Work to complete:
Repeat only the lines below from the one containing "United States, site nh-fish-game-vol1_Ced" through the one containing "2024-07-09T21:56:42, 3-frame burst.", inclusive, exactly as written.

Dataset entries:

=== Begin Enclosure ===

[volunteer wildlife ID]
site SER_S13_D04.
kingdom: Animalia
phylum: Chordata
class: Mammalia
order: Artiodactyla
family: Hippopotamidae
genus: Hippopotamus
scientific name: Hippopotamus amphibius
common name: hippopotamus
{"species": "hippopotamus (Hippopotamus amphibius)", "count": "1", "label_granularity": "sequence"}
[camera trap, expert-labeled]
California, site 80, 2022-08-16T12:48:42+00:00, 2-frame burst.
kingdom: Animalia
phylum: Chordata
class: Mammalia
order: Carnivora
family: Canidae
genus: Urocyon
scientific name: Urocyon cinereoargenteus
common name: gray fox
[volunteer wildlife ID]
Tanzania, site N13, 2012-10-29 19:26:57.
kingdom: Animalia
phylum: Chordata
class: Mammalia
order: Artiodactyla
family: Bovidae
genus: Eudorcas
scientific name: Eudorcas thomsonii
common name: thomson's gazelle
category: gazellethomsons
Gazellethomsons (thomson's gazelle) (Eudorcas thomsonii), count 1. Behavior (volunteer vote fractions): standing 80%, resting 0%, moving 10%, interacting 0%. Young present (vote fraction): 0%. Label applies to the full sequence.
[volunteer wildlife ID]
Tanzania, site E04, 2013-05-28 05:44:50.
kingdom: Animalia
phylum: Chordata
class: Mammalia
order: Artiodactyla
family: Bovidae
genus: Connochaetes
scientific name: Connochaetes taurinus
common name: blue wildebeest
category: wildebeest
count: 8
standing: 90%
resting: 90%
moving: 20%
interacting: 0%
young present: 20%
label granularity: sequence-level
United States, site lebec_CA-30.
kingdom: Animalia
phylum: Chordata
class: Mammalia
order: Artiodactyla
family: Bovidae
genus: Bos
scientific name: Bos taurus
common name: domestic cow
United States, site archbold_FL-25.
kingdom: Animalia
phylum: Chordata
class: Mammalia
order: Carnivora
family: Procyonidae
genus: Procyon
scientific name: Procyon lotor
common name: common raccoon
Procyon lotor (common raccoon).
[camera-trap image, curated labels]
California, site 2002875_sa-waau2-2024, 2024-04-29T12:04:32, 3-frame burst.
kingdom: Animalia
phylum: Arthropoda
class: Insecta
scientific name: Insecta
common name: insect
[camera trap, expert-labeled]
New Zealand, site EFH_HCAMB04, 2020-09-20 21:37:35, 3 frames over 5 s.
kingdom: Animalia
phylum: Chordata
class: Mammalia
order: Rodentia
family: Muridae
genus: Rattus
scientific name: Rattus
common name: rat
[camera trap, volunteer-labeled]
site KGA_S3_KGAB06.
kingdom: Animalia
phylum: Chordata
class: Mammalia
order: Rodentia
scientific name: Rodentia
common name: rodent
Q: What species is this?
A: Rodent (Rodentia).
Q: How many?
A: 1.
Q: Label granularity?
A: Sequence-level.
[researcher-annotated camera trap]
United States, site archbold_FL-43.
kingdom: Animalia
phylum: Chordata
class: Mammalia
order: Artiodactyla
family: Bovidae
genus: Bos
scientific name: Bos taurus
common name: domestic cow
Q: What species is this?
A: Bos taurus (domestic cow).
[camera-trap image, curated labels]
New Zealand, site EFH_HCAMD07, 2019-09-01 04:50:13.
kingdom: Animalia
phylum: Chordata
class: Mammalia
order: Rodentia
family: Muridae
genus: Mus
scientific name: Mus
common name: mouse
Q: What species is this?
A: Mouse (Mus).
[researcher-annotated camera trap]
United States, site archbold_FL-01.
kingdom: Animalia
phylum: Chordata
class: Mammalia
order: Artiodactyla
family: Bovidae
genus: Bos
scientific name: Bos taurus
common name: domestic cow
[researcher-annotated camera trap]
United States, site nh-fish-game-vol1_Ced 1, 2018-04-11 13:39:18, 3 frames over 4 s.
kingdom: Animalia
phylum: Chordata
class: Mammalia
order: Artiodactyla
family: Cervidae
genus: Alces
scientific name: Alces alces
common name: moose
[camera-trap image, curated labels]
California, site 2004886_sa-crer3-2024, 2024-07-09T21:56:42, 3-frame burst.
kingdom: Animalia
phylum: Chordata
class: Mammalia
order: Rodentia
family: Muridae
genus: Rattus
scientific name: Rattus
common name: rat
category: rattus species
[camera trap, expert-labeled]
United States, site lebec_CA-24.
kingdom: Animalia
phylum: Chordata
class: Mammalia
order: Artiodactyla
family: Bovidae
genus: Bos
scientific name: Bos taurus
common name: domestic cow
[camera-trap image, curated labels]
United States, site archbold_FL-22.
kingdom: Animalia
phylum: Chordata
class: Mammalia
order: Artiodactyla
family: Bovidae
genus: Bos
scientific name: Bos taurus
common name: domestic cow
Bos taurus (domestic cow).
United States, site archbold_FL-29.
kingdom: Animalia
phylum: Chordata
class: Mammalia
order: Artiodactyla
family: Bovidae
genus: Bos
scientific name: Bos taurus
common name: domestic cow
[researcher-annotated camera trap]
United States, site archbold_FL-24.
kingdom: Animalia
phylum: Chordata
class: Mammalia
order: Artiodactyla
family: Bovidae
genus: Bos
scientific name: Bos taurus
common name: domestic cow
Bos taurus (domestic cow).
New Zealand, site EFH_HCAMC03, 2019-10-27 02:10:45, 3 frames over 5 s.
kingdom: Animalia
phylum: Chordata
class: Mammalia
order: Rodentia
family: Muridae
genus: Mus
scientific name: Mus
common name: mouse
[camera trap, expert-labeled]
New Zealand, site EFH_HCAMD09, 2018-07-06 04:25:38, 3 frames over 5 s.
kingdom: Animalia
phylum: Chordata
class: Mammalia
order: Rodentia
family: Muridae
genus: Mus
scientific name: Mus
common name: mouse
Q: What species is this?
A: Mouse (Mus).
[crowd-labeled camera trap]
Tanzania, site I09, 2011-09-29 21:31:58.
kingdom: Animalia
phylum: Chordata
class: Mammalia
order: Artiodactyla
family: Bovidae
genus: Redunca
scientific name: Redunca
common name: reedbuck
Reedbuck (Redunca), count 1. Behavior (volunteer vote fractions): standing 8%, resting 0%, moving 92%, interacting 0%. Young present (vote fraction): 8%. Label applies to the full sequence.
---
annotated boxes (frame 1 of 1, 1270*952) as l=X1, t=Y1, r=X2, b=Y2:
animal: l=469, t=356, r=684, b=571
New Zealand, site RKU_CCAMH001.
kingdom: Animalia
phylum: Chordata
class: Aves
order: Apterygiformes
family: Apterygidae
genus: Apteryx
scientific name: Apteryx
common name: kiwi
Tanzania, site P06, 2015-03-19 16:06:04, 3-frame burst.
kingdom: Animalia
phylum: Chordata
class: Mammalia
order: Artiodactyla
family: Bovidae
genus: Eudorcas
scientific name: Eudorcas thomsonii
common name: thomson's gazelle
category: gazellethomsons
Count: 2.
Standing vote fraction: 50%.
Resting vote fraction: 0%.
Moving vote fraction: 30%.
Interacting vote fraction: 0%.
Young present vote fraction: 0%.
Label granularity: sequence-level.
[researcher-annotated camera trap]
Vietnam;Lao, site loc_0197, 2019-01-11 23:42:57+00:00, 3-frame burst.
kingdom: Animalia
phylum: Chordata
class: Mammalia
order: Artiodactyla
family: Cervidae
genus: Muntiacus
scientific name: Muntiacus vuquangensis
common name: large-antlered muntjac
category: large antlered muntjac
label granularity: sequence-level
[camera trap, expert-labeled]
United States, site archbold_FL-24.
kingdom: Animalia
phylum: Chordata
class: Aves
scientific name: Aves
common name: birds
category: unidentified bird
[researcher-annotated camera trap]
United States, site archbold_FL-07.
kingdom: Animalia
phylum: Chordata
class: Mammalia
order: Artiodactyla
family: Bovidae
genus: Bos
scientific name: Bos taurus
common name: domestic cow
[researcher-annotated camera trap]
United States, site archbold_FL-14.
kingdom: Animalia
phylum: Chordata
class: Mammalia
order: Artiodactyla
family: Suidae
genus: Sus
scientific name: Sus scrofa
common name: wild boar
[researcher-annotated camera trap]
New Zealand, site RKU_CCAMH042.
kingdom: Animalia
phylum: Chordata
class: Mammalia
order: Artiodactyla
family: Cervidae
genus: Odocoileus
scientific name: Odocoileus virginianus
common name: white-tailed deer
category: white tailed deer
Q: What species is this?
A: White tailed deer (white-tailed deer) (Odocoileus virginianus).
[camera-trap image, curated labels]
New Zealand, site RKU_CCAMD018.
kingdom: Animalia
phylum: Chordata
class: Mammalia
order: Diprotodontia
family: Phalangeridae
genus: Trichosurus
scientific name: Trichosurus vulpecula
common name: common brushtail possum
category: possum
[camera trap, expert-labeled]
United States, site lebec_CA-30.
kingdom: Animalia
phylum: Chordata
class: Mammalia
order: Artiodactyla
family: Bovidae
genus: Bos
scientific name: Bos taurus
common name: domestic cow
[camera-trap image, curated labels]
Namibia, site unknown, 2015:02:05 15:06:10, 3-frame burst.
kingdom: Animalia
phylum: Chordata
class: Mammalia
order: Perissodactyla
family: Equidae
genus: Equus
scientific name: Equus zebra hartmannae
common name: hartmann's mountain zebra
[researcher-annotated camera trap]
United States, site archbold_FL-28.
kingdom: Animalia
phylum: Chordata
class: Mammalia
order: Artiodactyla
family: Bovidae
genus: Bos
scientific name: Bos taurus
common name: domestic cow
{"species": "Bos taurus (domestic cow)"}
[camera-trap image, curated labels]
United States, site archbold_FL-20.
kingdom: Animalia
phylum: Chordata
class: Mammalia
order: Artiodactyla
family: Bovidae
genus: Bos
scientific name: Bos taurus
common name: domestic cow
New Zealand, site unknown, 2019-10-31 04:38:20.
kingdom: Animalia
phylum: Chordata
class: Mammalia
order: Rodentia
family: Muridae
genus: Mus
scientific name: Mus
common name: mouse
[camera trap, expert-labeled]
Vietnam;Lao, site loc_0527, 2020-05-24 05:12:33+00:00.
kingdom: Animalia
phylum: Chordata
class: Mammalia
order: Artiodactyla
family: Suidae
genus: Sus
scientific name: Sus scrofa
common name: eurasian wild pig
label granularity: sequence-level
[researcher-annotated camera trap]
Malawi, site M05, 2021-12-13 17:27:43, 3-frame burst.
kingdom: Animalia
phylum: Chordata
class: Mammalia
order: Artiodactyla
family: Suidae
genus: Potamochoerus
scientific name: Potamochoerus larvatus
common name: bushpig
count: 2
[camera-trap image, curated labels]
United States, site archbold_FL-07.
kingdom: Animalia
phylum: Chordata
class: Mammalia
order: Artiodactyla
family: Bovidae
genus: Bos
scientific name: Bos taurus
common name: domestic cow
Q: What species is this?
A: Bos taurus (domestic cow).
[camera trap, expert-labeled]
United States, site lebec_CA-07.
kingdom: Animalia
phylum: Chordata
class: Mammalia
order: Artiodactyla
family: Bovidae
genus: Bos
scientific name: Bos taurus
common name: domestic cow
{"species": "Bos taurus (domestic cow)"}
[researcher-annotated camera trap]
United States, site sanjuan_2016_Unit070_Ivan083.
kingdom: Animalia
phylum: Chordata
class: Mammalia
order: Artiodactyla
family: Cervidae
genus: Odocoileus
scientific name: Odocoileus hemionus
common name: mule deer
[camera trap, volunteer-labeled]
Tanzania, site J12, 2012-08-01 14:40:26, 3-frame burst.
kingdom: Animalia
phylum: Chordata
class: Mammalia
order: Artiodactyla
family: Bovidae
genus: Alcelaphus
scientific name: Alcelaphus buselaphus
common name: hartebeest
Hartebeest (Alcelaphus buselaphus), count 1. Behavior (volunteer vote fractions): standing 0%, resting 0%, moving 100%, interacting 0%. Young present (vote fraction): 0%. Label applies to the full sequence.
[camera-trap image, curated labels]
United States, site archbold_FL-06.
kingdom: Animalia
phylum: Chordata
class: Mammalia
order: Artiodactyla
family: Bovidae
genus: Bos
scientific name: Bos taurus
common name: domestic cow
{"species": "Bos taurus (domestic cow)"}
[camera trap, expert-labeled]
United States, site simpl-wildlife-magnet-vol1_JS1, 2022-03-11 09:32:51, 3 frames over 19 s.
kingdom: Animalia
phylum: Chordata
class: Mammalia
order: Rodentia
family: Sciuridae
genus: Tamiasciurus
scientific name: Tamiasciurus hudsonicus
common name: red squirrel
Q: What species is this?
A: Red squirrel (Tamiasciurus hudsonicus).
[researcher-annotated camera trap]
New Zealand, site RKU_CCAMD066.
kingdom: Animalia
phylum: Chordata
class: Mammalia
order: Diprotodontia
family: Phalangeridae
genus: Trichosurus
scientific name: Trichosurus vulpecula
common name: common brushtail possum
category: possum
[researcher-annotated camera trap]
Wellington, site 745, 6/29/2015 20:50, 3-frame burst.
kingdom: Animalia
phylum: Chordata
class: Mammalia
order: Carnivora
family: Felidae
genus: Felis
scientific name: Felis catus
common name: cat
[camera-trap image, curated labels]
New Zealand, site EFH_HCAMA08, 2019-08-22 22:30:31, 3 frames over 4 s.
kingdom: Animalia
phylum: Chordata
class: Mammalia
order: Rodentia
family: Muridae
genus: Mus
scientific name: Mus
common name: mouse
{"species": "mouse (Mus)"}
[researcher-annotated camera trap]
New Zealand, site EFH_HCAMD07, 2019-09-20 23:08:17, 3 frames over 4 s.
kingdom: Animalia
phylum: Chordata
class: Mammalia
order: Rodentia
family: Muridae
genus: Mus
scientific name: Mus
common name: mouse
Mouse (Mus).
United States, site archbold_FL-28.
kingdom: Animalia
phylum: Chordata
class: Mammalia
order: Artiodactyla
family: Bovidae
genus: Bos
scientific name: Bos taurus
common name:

=== End Enclosure ===

Written response:
United States, site nh-fish-game-vol1_Ced 1, 2018-04-11 13:39:18, 3 frames over 4 s.
kingdom: Animalia
phylum: Chordata
class: Mammalia
order: Artiodactyla
family: Cervidae
genus: Alces
scientific name: Alces alces
common name: moose
[camera-trap image, curated labels]
California, site 2004886_sa-crer3-2024, 2024-07-09T21:56:42, 3-frame burst.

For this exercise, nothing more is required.